To overcome sore nipples, it is important to ensure that the baby is latching properly and to vary the nursing position to avoid putting too much pressure on one area. The mother can also use a lanolin-based nipple cream to soothe sore nipples. It may also be helpful to use a breast pump or hand express milk to relieve engorgement. In cases of thrush, both the mother and baby may need to be treated with antifungal medication.

Breast Engorgement

Breast engorgement is another common breastfeeding challenge. This occurs when the breasts become overly full and swollen, which can lead to discomfort and difficulty nursing. Engorgement can be caused by a variety of factors, such as infrequent nursing, abrupt weaning, or oversupply.

To overcome breast engorgement, it is important to nurse frequently and ensure that the baby is emptying the breast completely at each feeding. The mother can also use a breast pump or hand express milk to relieve pressure and soften the breast tissue. Applying a warm compress before nursing or a cold compress after nursing can also help relieve discomfort.
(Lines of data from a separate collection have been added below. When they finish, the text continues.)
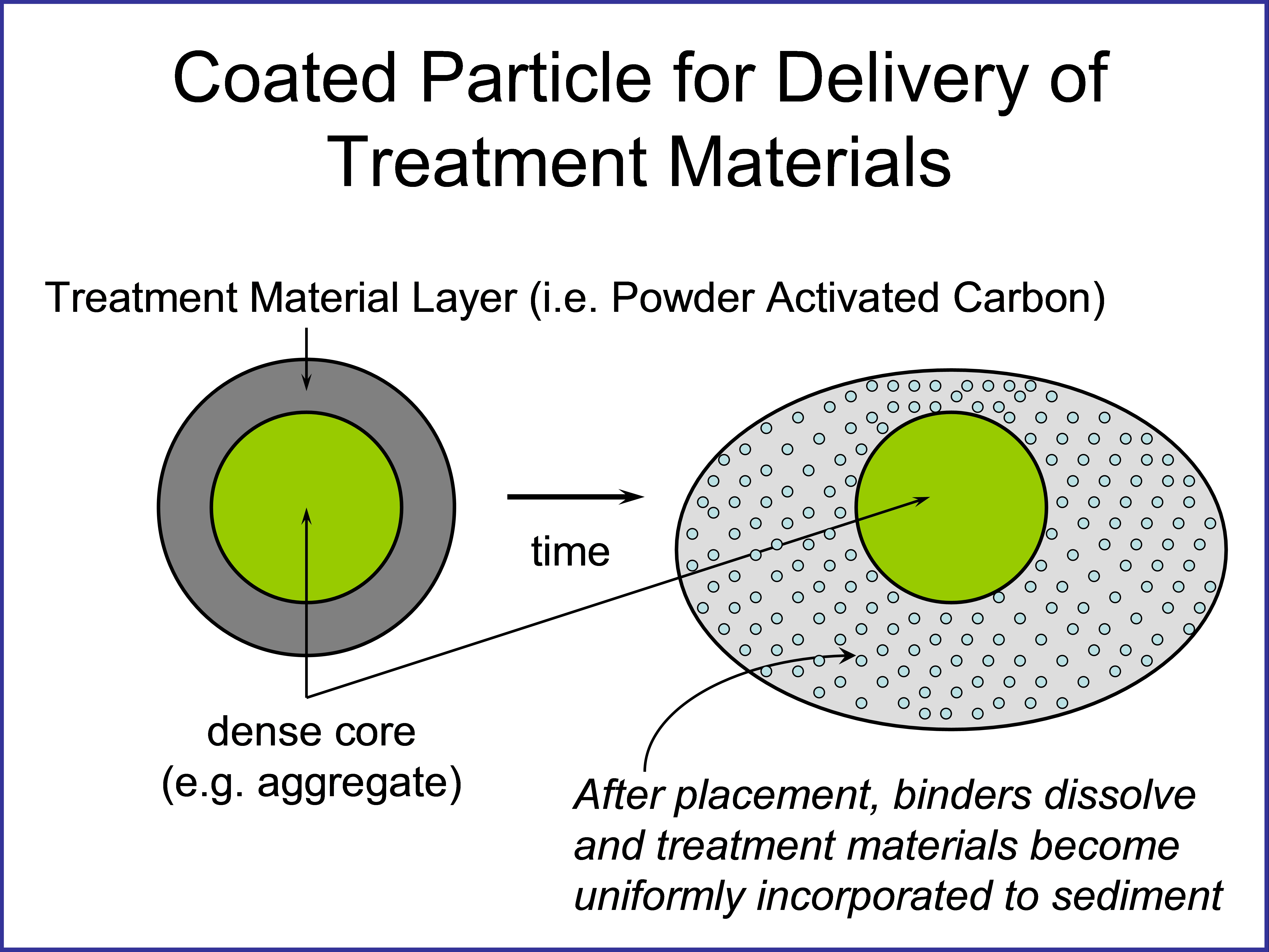 Coated Particle for Delivery of Treatment Materials

Treatment Material Layer (i.e. Powder Activated Carbon)

time

dense core
(e.g. aggregate)

After placement, binders dissolve and treatment materials become uniformly incorporated to sediment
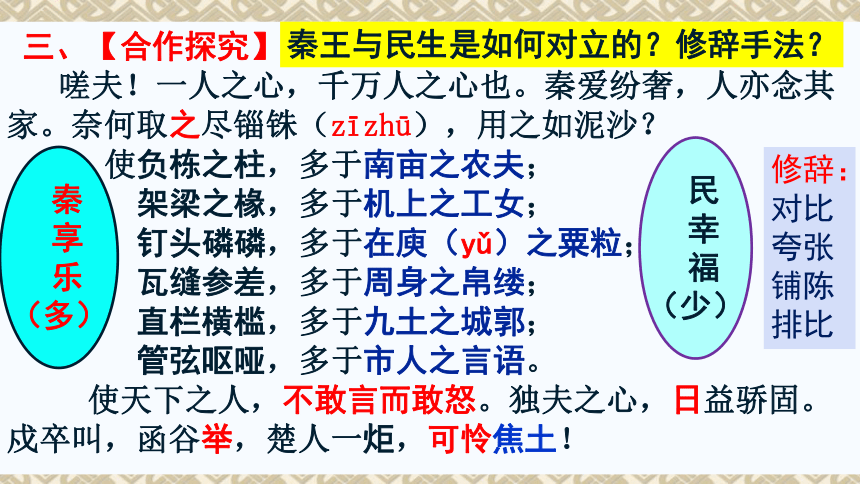 三、【合作探究】秦王与民生是如何对立的？修辞手法？

嗟夫！一人之心，千万人之心也。秦爱纷奢，人亦念其家。奈何取之尽锱铢（zīzhū），用之如泥沙？

秦享乐（多）

使负栋之柱，多于南亩之农夫；
架梁之椽，多于机上之工女；
钉头磷磷，多于在庾（yǔ）之粟粒；
瓦缝参差，多于周身之帛缕；
直栏横槛，多于九土之城郭；
管弦呕哑，多于市人之言语。

民幸福（少）

修辞：
对比
夸张
铺陈
排比

使天下之人，不敢言而敢怒。独夫之心，日益骄固。戍卒叫，函谷举，楚人一炬，可怜焦土！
Mastitis is a painful condition that can occur when the breast becomes infected. Symptoms of mastitis include fever, flu-like symptoms, and a red, tender breast. Mastitis can be caused by a variety of factors, such as blocked milk ducts or bacterial infection.
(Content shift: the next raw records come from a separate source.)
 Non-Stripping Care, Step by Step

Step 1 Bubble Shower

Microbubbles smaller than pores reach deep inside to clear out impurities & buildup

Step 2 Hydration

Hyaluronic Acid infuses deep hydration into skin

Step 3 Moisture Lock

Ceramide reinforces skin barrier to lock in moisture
To overcome mastitis, it is important to seek medical attention and follow the recommended treatment plan, which may include antibiotics and pain relief. It is also important to continue breastfeeding or hand express, as this can help alleviate symptoms and prevent the infection from worsening. The mother can also apply warm compresses to the affected breast and ensure that the baby is nursing frequently and draining the breast completely.

Return To Work

One challenge that many working mothers face is how to continue breastfeeding when returning to work. This can be a difficult transition, as it can be challenging to find the time and privacy to pump milk during the workday.

To overcome this challenge, it is important to communicate with your employer about your breastfeeding needs and to create a plan that works for both you and your employer. This may involve scheduling breaks for pumping and finding a private space to do so. Investing in a good-quality breast pump can also be helpful, as it can make the pumping process more efficient and effective. It may also be helpful to store breast milk in a cooler or refrigerator, and to have a plan for transporting the milk home at the end of the workday.

Emotional Challenges and Mental Health

One challenge that is often overlooked is the emotional challenges of breastfeeding. Many mothers may feel overwhelmed or stressed by the demands of breastfeeding, particularly if they are experiencing challenges such as low milk supply or difficulty latching.

To overcome these emotional challenges, it is important to seek support from loved ones, healthcare professionals, or support groups. It may also be helpful to practice self-care, such as taking time for yourself, getting enough sleep, and eating a healthy diet. Remember that breastfeeding is a journey, and it is okay to seek help when you need it.

Overcoming Common Breastfeeding Challenges

Let’s face it: breastfeeding is not always easy. Many mothers face challenges such as difficulty latching, low milk supply, sore nipples, breast engorgement, mastitis, and the emotional challenges of breastfeeding. However, there are many ways to overcome these challenges, such as seeking support from lactation consultants or breastfeeding counselors, establishing a regular breastfeeding routine, using a breast pump or nipple shield, and practicing self-care. With the right support and guidance, most mothers can successfully breastfeed their babies and enjoy the many benefits that come with it.